Monsieur le secrétaire d'État, comme vous le savez pour vous déplacer toutes les semaines sur nos territoires, la présence de La Poste, au même titre que celle de l’école, constitue en montagne un facteur indispensable d’attractivité et d’ancrage de la population sur le territoire. C’est une constante avérée que l’évolution des métiers pratiqués par le réseau postal et l’ouverture à la concurrence ne viennent pas remettre en cause foncièrement.

Le service postal revêt en montagne deux réalités aussi concrètes que déterminantes.

Tout d’abord, l’accessibilité des guichets et des prestations est importante.

Les difficultés inhérentes au relief et au climat renforcent l’importance de la facilité d’accès aux 17 000 points de contact du réseau postal. Ce n’est pas un hasard si 9 200 d’entre eux sont situés dans des petites communes, classées notamment « zone de montagne ».

La levée et la distribution du courrier revêtent dans les zones de montagne une dimension sociale. En effet, dans ces zones, le facteur remplit encore d’autres fonctions que la simple distribution du courrier : portage de médicaments, de repas, d’achats divers, voire opérations bancaires à domicile.

Or, nous sommes obligés de noter que la gestion par La Poste de son réseau de points de contact se révèle par trop souvent en contradiction avec la dimension sociale et la dimension d’aménagement du territoire que je viens d’évoquer. Des modifications d’horaire ou d’ouverture sont décidées de façon abrupte, parfois sans prendre sérieusement en compte les réalités locales. De nombreux élus déplorent une absence de concertation réelle. Ils constatent qu’ils sont mis devant le fait accompli et qu’on leur impose de laisser à disposition un agent en mairie, en contrepartie d’un financement partiel à la pérennité bien incertaine.

J’insisterai sur un point particulier qui relève de la compétence de l’État, à savoir le caractère inique d’un règlement aux termes duquel la délivrance du service universelle de La Poste est assurée en tout point du territoire, excepté lorsque les infrastructures de transport ou les caractéristiques géographiques de certaines zones font obstacle à l’accomplissement régulier de ce service, c'est-à-dire très clairement en zone de montage !

Enfin, le dernier service auquel sont également très attachés les élus de la montagne, zone à handicap, est l’accès aux soins de proximité. M. le rapporteur pour avis y a d’ailleurs fait référence.

L’accès aux soins est un droit pour les populations permanentes et saisonnières, une garantie de vitalité économique et sociale pour tous les territoires, ainsi qu’une exigence de solidarité nationale.

Les élus de la montagne, à l’occasion de leur congrès qui s’est tenu le 24 octobre dernier, ont donc demandé que, sur le terrain des principes, les spécificités de la montagne soient pleinement prises en compte à la faveur de la discussion du projet de loi portant réforme de l’hôpital et relatif aux patients, à la santé et aux territoires, présenté en conseil des ministres le 22 octobre 2008.

Ils souhaitent que les zones sous-médicalisées soient déterminées dans les meilleurs délais par les autorités compétentes et que les critères présidant à leur définition ne soient pas uniformes sur l’ensemble du territoire national.
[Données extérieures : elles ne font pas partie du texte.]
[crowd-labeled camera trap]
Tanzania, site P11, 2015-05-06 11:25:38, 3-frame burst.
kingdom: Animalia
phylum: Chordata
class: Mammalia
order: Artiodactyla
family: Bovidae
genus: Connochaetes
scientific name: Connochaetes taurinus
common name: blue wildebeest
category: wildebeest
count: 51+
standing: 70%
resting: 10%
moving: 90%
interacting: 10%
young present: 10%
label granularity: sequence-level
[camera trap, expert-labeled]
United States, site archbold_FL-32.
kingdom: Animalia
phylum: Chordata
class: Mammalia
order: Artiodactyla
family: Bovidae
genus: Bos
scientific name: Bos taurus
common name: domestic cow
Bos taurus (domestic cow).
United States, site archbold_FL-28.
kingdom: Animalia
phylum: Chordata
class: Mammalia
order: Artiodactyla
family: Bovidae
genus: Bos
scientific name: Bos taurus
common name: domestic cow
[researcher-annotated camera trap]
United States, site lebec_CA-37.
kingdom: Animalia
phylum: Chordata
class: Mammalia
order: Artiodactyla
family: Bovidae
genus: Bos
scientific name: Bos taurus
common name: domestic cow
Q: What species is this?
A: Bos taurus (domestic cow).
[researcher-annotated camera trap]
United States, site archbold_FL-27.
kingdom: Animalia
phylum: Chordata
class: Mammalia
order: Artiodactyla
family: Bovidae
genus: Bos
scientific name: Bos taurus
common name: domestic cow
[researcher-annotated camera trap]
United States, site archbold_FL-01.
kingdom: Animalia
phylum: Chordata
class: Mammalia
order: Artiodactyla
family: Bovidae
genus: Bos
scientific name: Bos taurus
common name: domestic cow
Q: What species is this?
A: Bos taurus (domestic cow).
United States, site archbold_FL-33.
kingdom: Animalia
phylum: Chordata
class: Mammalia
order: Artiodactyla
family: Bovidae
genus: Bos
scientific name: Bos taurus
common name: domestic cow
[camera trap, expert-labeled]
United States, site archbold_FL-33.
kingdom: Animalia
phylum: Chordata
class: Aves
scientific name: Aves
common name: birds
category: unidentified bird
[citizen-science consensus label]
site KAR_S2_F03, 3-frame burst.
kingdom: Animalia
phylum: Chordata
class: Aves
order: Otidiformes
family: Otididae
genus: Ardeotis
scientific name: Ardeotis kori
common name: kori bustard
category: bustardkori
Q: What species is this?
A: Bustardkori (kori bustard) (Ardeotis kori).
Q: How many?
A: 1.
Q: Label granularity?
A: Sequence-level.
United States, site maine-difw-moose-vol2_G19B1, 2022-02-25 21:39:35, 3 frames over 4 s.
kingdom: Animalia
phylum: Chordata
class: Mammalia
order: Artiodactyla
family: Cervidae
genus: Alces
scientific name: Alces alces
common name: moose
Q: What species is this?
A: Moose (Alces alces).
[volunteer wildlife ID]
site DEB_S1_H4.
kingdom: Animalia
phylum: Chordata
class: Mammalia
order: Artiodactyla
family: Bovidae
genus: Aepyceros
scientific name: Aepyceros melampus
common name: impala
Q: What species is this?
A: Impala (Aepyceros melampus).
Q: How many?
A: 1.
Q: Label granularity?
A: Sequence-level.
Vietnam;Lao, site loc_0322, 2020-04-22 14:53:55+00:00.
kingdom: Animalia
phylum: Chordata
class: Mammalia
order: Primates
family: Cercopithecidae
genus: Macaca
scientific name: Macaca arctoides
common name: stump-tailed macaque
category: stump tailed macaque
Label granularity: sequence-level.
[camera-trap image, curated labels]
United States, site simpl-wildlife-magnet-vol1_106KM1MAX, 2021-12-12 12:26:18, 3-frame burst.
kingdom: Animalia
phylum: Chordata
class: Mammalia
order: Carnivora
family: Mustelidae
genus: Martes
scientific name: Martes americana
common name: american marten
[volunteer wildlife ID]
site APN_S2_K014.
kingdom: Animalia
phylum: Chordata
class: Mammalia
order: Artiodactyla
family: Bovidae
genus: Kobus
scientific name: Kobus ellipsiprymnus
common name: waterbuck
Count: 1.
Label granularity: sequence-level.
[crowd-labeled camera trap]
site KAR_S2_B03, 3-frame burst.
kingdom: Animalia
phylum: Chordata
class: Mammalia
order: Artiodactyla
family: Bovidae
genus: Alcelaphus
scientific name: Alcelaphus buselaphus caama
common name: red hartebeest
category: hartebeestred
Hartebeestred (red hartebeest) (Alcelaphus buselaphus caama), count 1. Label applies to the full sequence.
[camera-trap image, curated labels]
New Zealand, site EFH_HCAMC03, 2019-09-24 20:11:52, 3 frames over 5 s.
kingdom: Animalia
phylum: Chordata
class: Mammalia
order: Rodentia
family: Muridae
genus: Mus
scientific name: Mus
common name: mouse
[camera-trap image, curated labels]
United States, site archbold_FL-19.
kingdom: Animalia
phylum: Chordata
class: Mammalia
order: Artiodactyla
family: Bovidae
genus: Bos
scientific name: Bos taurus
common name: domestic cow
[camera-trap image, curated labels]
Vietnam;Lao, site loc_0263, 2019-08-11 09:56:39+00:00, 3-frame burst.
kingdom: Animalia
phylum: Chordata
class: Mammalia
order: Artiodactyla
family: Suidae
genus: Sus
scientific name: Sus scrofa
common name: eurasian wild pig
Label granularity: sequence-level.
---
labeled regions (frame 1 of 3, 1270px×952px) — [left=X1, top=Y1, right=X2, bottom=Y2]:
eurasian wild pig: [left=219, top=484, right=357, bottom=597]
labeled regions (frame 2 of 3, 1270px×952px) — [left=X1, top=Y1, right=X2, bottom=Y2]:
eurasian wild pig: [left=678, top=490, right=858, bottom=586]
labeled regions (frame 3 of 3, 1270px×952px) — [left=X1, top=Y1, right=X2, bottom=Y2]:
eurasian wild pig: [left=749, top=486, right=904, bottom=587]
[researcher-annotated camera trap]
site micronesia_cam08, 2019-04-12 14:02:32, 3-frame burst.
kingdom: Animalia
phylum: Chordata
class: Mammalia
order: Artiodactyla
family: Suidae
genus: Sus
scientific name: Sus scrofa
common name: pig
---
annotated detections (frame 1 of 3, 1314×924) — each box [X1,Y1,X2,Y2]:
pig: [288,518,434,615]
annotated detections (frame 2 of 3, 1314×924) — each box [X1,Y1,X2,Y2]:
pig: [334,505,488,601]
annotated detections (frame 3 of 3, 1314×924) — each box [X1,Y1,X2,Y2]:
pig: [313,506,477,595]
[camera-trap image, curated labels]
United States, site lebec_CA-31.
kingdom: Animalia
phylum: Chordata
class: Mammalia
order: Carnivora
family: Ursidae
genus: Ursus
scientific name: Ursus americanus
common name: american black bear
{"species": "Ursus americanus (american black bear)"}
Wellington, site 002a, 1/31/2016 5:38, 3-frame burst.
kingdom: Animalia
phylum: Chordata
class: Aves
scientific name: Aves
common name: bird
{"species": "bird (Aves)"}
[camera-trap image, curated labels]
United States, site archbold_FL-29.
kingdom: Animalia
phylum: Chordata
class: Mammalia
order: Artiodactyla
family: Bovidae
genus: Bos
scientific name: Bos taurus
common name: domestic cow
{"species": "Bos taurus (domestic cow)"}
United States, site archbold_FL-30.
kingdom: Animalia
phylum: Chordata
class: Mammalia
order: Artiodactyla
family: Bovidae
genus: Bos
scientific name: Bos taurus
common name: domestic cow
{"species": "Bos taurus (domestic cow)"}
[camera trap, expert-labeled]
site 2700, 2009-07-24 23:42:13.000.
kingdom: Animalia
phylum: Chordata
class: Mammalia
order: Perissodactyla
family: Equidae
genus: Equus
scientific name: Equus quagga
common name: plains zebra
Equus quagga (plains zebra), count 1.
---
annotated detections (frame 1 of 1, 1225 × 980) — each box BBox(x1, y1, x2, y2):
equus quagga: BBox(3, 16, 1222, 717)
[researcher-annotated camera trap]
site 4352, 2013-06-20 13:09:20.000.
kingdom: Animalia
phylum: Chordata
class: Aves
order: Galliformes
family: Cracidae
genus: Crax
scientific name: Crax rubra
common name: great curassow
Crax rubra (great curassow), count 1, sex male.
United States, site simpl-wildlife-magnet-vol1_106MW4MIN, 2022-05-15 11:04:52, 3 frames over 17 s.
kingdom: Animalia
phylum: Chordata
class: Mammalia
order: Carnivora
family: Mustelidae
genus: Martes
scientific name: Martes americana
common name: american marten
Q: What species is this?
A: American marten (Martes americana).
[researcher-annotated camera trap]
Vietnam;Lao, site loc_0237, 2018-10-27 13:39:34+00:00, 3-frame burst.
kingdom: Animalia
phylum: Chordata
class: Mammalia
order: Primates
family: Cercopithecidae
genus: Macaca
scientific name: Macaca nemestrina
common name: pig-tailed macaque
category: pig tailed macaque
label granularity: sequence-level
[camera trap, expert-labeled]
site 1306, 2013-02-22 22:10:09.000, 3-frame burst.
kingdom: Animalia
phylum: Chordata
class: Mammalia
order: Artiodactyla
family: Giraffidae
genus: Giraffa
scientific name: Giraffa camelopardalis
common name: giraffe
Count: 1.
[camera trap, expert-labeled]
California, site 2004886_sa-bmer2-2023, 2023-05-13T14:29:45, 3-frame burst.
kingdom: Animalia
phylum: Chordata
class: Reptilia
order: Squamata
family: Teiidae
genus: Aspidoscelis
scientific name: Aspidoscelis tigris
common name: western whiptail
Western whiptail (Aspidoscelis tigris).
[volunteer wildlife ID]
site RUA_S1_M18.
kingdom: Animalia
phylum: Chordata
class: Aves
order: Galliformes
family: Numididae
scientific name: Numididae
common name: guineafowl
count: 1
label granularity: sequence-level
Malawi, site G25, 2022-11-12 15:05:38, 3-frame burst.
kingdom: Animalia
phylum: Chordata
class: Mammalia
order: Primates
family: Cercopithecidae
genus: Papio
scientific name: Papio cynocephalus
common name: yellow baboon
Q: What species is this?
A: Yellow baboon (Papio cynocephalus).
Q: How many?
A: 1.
Enfin, ils demandent, s’agissant du financement des structures hospitalières, que la généralisation de la tarification à l’activité s’accompagne, pour les établissements situés en zone de montagne, de compensations financières liées aux sujétions particulières que ces derniers supportent.

Monsieur le secrétaire d'État, je ne cite pas précisément les chiffres du projet de budget que vous nous présentez aujourd'hui, car les élus de la montagne considèrent que les missions du secrétaire d'État chargé de l’aménagement du territoire vont bien au-delà de cette seule mission « Politique des territoires ».

Vous vous déplacerez au début du mois de janvier prochain dans les Alpes, notamment pour étudier l’accompagnement des fermetures et des restructurations d’implantations militaires en zones de montagne.

Monsieur le secrétaire d'État, sur ce point également, vous devez faire preuve d’initiative pour faire admettre que les contreparties de l’État doivent être substantiellement différentes en zones de montagne. Les élus de ces dernières demandent non pas un traitement privilégié, mais un traitement adapté aux handicaps auxquels leurs territoires sont confrontés.